Sarà anche romantico ma sul ruolo della critica si deve ancora riflettere
venerdì 30 dicembre 2016
L'esercizio della critica è un'attività inutile o addirittura perversa? Le arti hanno o no bisogno della critica? La critica abusa delle opere d'arte distraendo l'attenzione e inquinando la percezione diretta e libera, o invece concentra l'attenzione e intensifica la percezione di chi legge, o guarda, o ascolta un prodotto d'arte? Questo secolare, se non millenario problema, aperto a soluzioni contraddittorie, ha attirato di nuovo l'interesse di Mario Andrea Rigoni, saggista e studioso di Leopardi, che in un breve testo, Lo scrittore come critico (La Scuola di Pitagora, pagine 24, euro 3,00), riapre il discorso partendo dal Romanticismo. È infatti nel periodo in cui il senso della modernità esplode, che l'artista respinge da sé impazientemente la critica, mentre la critica tende sia a penetrare più profondamente nella creazione artistica che a conquistare una propria autonomia formale e letteraria.

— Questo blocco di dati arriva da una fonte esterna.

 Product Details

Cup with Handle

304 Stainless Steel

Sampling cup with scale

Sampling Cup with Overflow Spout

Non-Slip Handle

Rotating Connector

Da un lato il culto romantico della natura e della naturalezza geniale esaltano la creazione in antitesi alla riflessione (astratta, artificiosa, disorganica). Dall'altro il culto del genio che supera la natura esige l'astrazione e la sintesi artistica intese come invenzione e non come imitazione. Secondo Schiller la poesia moderna, definita «sentimentale», si distingue dalla «ingenua» naturalezza classica: sente di averla perduta e la coscienza di questa perdita alimenta nuove forme di creazione. Perciò il poeta moderno è inevitabilmente un consapevole critico, mentre il critico è a sua volta scrittore e creatore poiché fa rinascere le opere d'arte descrivendole e interpretandole.
Questi problemi hanno una loro attualità. Sembra che della critica oggi si senta sempre meno bisogno. Ma nello stesso tempo tutti sono o si sentono a loro modo critici: la critica si esercita dappertutto, magari male, ma certo più diffusamente di un tempo. Il critico professionale perde perciò necessità e autorità. I suoi discorsi non sono un “sapere certo” cioè scientifico, sono argomentazioni che restano soggettive anche quando appaiono convincenti. Contrariamente a quanto si credeva mezzo secolo fa, quando la critica usò la linguistica per diventare o sembrare “scienza della letteratura”, oggi i pochi veri critici sanno di agire senza fondamenti teorici né legittimazione pubblica. È quindi più facile che si comportino come liberi scrittori in cerca di un pubblico che va conquistato e non è mai garantito.